Il vino biodinamico è caratterizzato dalla provenienza delle sue viti e dall’evitare l’uso di pesticidi e organismi geneticamente modificati.

Il vino biodinamico garantisce quindi il consumatore su uno tipo di produzione attenta alle dinamiche ambientali, igieniche e agli standard di elevata qualità.

Il consumo limitato di vino biodinamico (2 bicchieri al giorno) ha dei benefici anche per la salute, infatti inibisce l’aggregazione piastrinica,  si fa portatore di sostanze anticancerogene, aiuta a mantenere libere le arterie ed è fonte di polifenoli.

Le tipologie di vino biodinamico:

Vino bianco: si presenta all’aspetto di colore giallo in varie tonalità (dal verdolino all’ambrato, passando per il paglierino e il dorato); è generalmente caratterizzato da profumi floreali e fruttati, e va consumato ad una temperatura di servizio compresa fra 8 °C e 14 °C. Gli accoppiamenti ottimali sono con le pietanze a base di pesce, molluschi, crostacei, verdure e carni bianche, ed in generale con piatti di cottura rapida e sughi poco strutturati.

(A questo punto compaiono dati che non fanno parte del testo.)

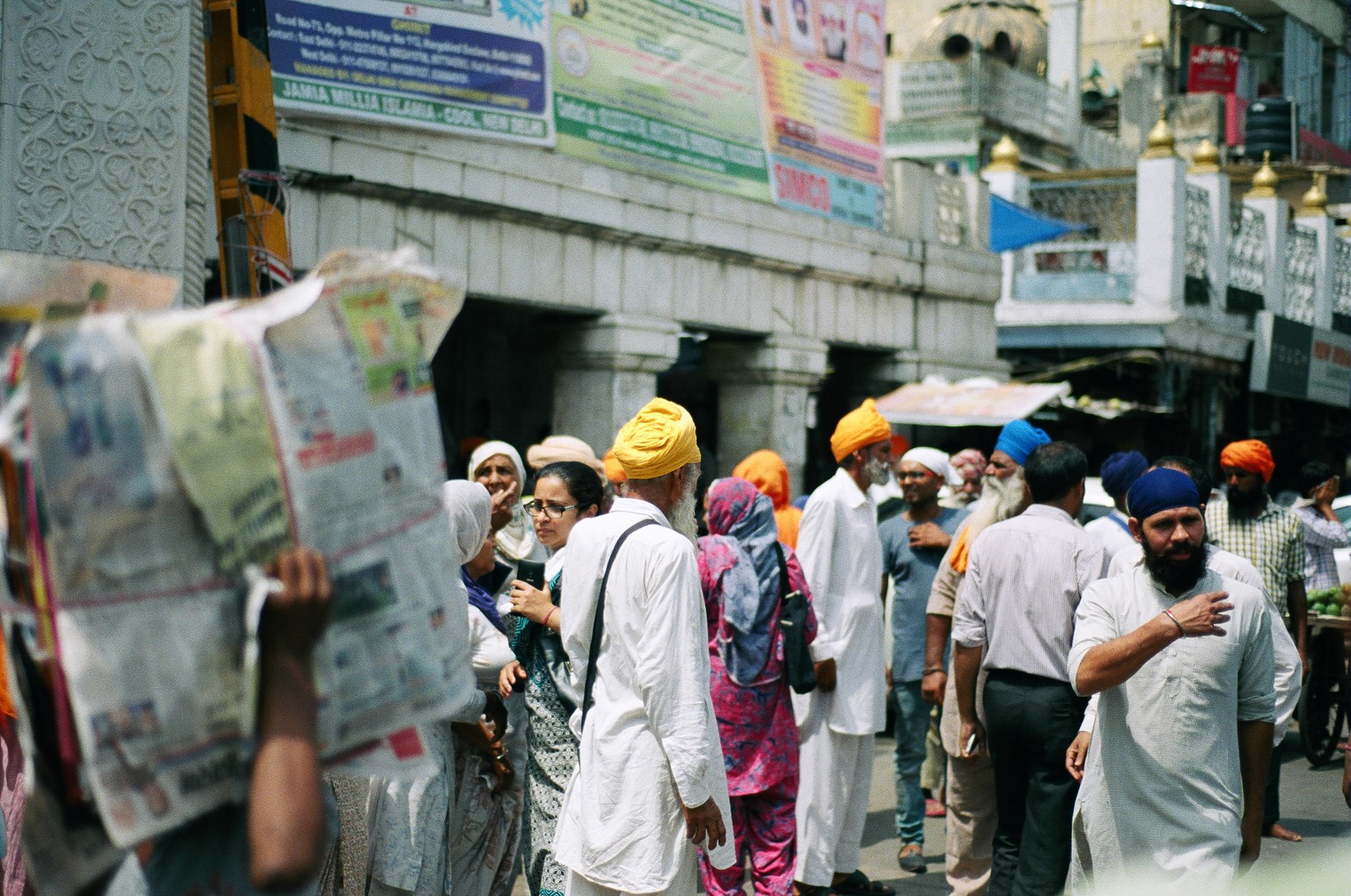 Old Delhi on film.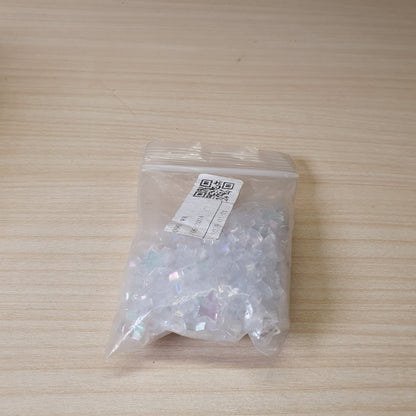 Transparent acrylic star beads, often used for DIY jewelry projects like necklaces and bracelets. #6952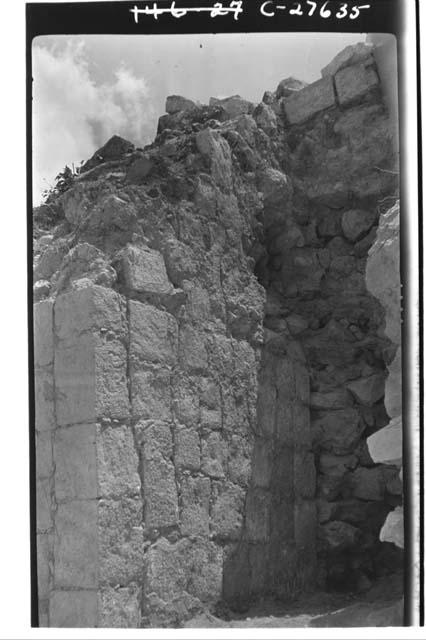 Close-up of ancient stairway at the Temple of Wall Panels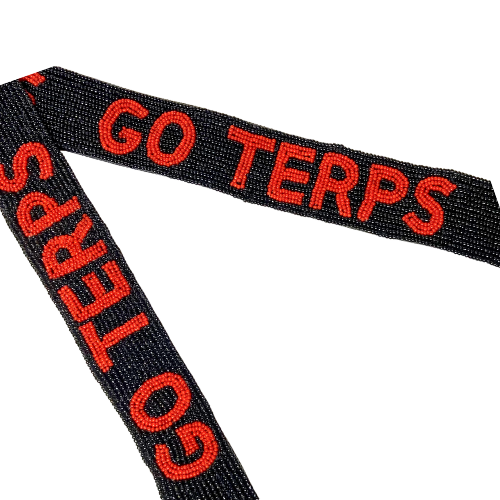 Go Terps Beaded Strap (Strap Only)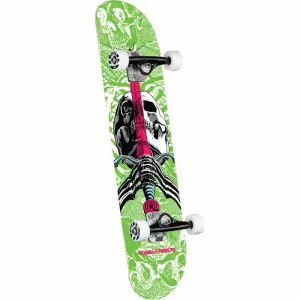 Powell Peralta Skull And Sword 7.5" White/Green Skateboard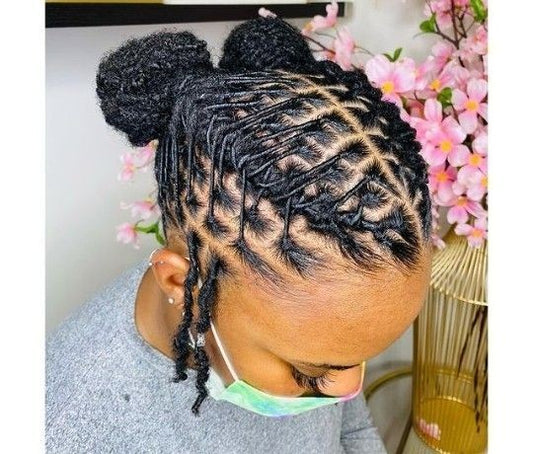 RETWIST +BARREL UPDO+ WATCHING.  SCROLL FOR MORE STYLES.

Vino rosato: si presenta all’aspetto di colore tra il rosa tenue ed il chiaretto; è generalmente caratterizzato da profumi fruttati, e va consumato ad una temperatura di servizio compresa fra 10 °C e 14 °C; Gli accoppiamenti ottimali sono con pietanze gustose a base di pesce, paste asciutte con sughi delicati, salumi leggeri.

 

Vino rosso: si presenta all’aspetto di colore rosso in varie tonalità (dal porpora al rubino fino al granato e all’aranciato); è generalmente caratterizzato da un’ampia varietà di profumi (fiori, frutta, confettura, erbe, spezie) e da una più o meno elevata sensazione di morbidezza, corposità e strutturazione. Va consumato ad una temperatura d’ambiebte. Gli accoppiamenti ottimali sono con le carni rosse, la cacciagione, i formaggi, e tutte le pietanze basate su cotture prolungate e sughi strutturati.

 

Vino novello: ha un colore intenso e forti aromi secondari o fermentativi. Non può essere immesso sul mercato prima del 6 novembre di ogni anno e se ne consiglia un consumo nei primi sei mesi perché poco stabile. Un accoppiamento ottimale e tipico del vino novello è con le castagne, e conseguentemente con gli alimenti a base di farina di castagne.

Vino passito: prodotto utilizzando le stesse tecniche di vinificazione impiegate per i vini normali, con la sola differenza che le uve, prima di essere vinificate, vengono sottoposte per un periodo più o meno lungo di tempo ad un appassimento, cioè ad una riduzione o eliminazione dell’acqua (disidratazione) presente nell’acino. I vini passiti vengono addizionati con alcol o mosto fermentato dando luogo ai vini liquorosi che si sposano idealmente con dolci e biscotti.